DIRECTIONS FOR THIS TASK :: Extend the article below on Scottish corporate leaders endorsing Theresa May's Brexit deal, beginning immediately after its final sentence.

PROVIDED TEXT ::
○ ○ ○ ○ ○ ○ ○

It was naive to think Scottish business elites would turn their back on the British state and back independence, Ben Wray finds
SIR IAN WOOD, billionaire Scottish oil tycoon, is the latest of Scotland’s corporate big-wigs to do what many Tory MPs won’t: endorse Prime Minister Theresa May’s Brexit deal.
Wood joins RBS chairman Ross McEwan and Ineos owner (and Britain’s richest man, until he became a tax exile in Monaco) Jim Ratcliffe who over the past week have swung in behind the Maybot.
He told Good Morning Scotland this morning that it was “a good deal for Scotland”.
“I frankly think we do need to move ahead – it’s what you hear most business people saying,” Wood said, adding: “I think it is better than we have – we’re out of Common Market membership, but we’re maintaining some of the advantages.”
Of course what Wood means by “business people” isn’t your shopkeepers and entrepreneurs, it’s the big corporate lobbyists like CBI, who have also backed up the prime minister.
READ MORE – Analysis: What would RBS have to do for the kow-towing from politicians to end?
It’s important to make this distinction because too often it is assumed that “the business community” is some sort of homogenous group with the same ideas and interests, and thus the individuals and corporations with a massive media reach can act as spokespeople for all of them.
What has the head of RBS, a bank which has admitted to operating a unit which deliberately ran down small businesses so it could seize their assets, got in common with the majority of Scottish businesses in Scotland, which are small and medium sized? What has Wood, who is seeking to suck the last drop of oil out of the north sea, got in common with the Scottish businesses which rely on a sustainable ecosystem for their future prosperity? If Ratcliffe had got his way, he would be fracking all over Scotland – how many small businesses want their shop closed down because it’s suddenly in the fracking earthquake radius, as has happened in Lancashire?

○ ○ ○ ○ ○ ○ ○

DATA ROWS ::
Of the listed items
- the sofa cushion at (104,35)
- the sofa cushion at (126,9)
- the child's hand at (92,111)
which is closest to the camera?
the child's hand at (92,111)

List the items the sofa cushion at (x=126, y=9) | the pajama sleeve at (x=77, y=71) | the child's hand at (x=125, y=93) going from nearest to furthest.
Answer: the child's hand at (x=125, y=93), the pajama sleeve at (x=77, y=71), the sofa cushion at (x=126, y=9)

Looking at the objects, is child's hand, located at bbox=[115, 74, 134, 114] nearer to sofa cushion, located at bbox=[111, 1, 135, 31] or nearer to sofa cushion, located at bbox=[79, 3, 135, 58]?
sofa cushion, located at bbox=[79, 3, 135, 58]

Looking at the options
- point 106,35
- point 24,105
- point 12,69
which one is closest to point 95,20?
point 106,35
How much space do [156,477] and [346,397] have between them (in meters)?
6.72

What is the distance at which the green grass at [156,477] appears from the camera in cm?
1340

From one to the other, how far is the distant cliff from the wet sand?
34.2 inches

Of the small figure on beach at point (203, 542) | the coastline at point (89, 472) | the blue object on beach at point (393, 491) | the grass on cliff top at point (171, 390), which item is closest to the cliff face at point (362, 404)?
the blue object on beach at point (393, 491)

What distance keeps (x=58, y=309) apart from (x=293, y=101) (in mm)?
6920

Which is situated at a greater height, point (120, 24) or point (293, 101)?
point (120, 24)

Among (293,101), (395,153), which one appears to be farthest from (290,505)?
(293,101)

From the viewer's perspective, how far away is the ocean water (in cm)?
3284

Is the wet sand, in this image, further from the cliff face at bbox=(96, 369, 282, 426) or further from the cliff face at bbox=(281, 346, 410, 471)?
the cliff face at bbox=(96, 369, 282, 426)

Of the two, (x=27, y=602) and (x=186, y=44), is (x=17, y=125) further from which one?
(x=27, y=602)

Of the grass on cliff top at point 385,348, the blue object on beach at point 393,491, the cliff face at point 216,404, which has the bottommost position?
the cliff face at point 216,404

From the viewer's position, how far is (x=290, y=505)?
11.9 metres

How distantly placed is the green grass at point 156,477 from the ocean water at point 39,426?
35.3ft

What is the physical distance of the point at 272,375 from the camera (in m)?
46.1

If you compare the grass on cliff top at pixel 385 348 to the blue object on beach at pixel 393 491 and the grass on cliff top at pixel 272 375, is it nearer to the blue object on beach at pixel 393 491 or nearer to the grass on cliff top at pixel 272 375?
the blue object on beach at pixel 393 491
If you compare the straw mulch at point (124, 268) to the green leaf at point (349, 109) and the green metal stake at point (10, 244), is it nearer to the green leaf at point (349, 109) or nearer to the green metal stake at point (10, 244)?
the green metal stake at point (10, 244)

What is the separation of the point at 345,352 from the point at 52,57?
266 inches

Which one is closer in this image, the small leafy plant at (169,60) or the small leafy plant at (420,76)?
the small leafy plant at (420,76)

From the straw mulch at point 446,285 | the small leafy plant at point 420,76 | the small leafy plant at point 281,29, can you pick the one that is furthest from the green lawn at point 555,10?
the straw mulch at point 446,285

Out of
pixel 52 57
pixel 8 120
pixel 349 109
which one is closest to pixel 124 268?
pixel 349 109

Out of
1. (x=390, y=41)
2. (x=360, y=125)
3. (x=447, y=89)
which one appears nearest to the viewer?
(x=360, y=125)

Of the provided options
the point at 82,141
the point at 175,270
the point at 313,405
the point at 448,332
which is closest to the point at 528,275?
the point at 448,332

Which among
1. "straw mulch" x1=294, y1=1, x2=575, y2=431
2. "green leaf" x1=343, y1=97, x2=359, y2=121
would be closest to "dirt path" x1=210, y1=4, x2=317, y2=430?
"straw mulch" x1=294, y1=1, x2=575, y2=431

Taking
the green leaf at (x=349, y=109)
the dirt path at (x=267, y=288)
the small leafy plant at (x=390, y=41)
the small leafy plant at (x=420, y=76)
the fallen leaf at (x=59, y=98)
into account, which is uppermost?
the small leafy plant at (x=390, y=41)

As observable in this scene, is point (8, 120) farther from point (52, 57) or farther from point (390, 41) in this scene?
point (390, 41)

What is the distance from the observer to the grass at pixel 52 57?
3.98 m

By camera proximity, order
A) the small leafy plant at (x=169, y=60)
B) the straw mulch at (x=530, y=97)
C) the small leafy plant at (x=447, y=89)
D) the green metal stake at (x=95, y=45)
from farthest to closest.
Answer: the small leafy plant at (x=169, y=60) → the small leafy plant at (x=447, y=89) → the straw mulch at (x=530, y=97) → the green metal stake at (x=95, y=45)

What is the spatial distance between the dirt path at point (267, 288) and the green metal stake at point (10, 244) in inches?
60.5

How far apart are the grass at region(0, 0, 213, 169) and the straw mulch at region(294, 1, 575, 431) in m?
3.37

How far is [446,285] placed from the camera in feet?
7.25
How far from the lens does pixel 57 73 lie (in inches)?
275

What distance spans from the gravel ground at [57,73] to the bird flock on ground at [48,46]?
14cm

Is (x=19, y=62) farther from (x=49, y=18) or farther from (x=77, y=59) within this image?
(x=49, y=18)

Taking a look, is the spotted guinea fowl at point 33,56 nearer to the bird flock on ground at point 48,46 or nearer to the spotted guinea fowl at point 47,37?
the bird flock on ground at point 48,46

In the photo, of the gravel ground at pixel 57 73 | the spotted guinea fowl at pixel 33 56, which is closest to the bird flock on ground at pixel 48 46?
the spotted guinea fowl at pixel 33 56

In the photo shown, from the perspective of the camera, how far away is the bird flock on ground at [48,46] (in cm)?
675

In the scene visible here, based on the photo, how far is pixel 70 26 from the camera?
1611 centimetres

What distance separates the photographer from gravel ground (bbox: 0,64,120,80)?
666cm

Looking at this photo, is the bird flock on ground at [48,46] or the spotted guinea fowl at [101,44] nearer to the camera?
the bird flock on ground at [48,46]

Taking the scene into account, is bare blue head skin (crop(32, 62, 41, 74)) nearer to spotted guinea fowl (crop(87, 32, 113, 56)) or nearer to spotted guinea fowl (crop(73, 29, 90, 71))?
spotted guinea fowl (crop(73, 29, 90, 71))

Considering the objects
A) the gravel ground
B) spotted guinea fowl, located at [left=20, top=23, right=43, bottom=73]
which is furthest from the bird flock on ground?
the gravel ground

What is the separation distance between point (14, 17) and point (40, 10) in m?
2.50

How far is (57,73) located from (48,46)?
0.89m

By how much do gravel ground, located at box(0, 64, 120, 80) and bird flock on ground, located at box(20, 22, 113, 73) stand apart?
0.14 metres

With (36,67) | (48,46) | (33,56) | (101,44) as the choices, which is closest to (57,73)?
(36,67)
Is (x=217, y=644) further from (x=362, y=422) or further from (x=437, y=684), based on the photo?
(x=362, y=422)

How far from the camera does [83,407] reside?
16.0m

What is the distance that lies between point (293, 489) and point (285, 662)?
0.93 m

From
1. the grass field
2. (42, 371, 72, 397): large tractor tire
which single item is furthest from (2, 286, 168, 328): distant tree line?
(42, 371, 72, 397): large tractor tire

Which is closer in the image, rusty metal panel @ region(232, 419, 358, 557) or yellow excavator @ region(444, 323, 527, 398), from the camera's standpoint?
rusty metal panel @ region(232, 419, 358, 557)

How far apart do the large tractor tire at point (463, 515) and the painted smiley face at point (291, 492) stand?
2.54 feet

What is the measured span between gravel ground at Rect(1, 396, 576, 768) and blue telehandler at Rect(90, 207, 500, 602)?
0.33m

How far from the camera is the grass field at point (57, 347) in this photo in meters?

○ ○ ○ ○ ○ ○ ○

ANSWER TO THIS PROBLEM ::
Big banks and big oil are significantly detached from the economic needs of most of us – their profits can rise and the 99 per cent can get poorer. What is important to them is not necessarily what is important to us. So while some seem surprised that “business people” are getting behind May’s Brexit deal, let’s think this through: why do you think the current deal is not in their interests?
Take banking. Robert Peston has reported that “the City has got most of what it requested”, he added that “it would be business as usual if May’s deal is approved”. So what would RBS have to worry about? They remain in a country which bends over backwards to put the financial sector’s interests before everyone else’s, and they are going to be able to trade with the EU in almost exactly the same way as they did previously.
Do you think the City are worried about the fact that Britain will be a rule-taker on future EU financial regulations changes rather than a rule-maker? Why would they be concerned about a lack of democracy? Why would they fear that the EU, of all institutions, is going to do something to harm the big banks in future? Don’t let the sight of Boris Johnson and Jacob-Rees Mogg railing against this deal confuse you: they speak for a section of British elite thinking which cares about British sovereignty and a romanticised notion of Empire 2.0. Most of the British ruling class don’t agree.
There was a somewhat naïve moment post-Brexit where some independence supporters thought big business would shift towards independence. That the City of London was finished and Edinburgh could be their next destination. Pete Wishart tweeted shortly after the Leave vote that “overtures” should be made to “international multinations” about coming to Scotland. Gordon Macintyre-kemp argued that, post-Brexit, a “cash bonanza” could be on its way to Scotland.
“Financial services is worth about £7 billion to Scotland’s economy,” he said. “Independence within the EU managed correctly could see that double and along with other relocations create an instant, independence-related finance, exporting, manufacturing and construction/property price-led economic boom for Scotland.”
Growth Commission chair Andrew Wilson wrote in the Times following Brexit that “senior and experienced people need to be recruited to client handle the leaders of major employers and wealth creators and the major international businesses that would consider expanding here or locating here. We need to make this our national priority”.
(What sort of senior and experienced people could the head of an Edinburgh based corporate lobbying firm be thinking of??)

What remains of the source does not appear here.